WORKING DATA start
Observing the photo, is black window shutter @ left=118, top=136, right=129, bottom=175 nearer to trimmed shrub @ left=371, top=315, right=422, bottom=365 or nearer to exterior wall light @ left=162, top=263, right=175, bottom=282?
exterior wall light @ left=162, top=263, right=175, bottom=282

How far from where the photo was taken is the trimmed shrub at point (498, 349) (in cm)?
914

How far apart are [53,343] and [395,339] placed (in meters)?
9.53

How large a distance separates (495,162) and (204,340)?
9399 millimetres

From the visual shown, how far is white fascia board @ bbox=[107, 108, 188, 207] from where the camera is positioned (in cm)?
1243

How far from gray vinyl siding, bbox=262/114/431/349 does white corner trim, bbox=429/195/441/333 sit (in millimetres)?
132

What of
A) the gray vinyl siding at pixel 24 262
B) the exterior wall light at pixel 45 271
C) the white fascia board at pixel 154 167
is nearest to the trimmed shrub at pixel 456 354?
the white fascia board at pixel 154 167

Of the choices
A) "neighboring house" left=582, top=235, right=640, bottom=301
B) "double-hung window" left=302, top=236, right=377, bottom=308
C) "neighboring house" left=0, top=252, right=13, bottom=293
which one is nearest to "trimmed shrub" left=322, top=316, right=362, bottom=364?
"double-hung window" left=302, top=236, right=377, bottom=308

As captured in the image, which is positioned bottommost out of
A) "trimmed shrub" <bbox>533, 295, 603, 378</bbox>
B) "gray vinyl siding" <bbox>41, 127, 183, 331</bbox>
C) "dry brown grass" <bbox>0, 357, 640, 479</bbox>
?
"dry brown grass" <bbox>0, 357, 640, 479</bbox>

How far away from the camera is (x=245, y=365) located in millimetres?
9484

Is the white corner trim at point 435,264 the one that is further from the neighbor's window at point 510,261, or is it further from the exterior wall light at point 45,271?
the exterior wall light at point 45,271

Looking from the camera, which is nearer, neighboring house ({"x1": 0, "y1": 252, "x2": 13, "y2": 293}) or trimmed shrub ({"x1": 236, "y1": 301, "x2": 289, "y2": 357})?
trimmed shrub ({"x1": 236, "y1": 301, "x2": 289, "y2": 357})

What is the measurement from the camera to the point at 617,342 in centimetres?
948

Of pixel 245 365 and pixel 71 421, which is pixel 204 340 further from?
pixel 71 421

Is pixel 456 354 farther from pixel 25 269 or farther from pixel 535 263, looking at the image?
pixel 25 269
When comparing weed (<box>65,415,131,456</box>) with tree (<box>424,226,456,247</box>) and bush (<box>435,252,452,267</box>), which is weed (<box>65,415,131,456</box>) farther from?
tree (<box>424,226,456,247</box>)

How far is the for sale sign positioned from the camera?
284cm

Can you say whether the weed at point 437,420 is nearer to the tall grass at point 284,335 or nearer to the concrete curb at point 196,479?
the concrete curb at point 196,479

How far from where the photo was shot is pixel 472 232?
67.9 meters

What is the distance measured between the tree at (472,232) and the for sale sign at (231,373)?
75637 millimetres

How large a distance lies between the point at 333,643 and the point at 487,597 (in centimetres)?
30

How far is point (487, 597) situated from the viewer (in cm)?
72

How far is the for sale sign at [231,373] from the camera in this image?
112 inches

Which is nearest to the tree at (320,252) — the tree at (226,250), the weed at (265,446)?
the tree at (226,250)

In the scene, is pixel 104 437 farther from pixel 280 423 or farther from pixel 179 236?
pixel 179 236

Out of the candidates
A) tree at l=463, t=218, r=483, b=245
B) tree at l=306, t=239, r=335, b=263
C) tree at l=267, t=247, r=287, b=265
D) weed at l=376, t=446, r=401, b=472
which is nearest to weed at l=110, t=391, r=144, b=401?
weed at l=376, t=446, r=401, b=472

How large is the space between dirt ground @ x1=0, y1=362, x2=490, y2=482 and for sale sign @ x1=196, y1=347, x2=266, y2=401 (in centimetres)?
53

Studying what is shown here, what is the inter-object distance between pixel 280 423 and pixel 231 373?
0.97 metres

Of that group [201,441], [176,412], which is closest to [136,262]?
WORKING DATA end
WORKING DATA start
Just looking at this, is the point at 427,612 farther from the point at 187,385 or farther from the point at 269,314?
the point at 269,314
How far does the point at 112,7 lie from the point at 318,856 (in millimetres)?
WORKING DATA end
- **TASK DIRECTIONS**:
Please copy the listing above word for word, starting at the line that contains "Of pixel 245" and ending at the line that contains "67.9 meters".

- **SOLUTION TO THIS EXERCISE**:
Of pixel 245 365 and pixel 71 421, which is pixel 204 340 further from?
pixel 71 421

Is pixel 456 354 farther from pixel 25 269 or farther from pixel 535 263, looking at the image?
pixel 25 269
When comparing weed (<box>65,415,131,456</box>) with tree (<box>424,226,456,247</box>) and bush (<box>435,252,452,267</box>), which is weed (<box>65,415,131,456</box>) farther from?
tree (<box>424,226,456,247</box>)

How far is the for sale sign positioned from the camera?
284cm

Can you say whether the weed at point 437,420 is nearer to the tall grass at point 284,335 or nearer to the concrete curb at point 196,479?
the concrete curb at point 196,479

How far from where the photo was shot is pixel 472 232?
67.9 meters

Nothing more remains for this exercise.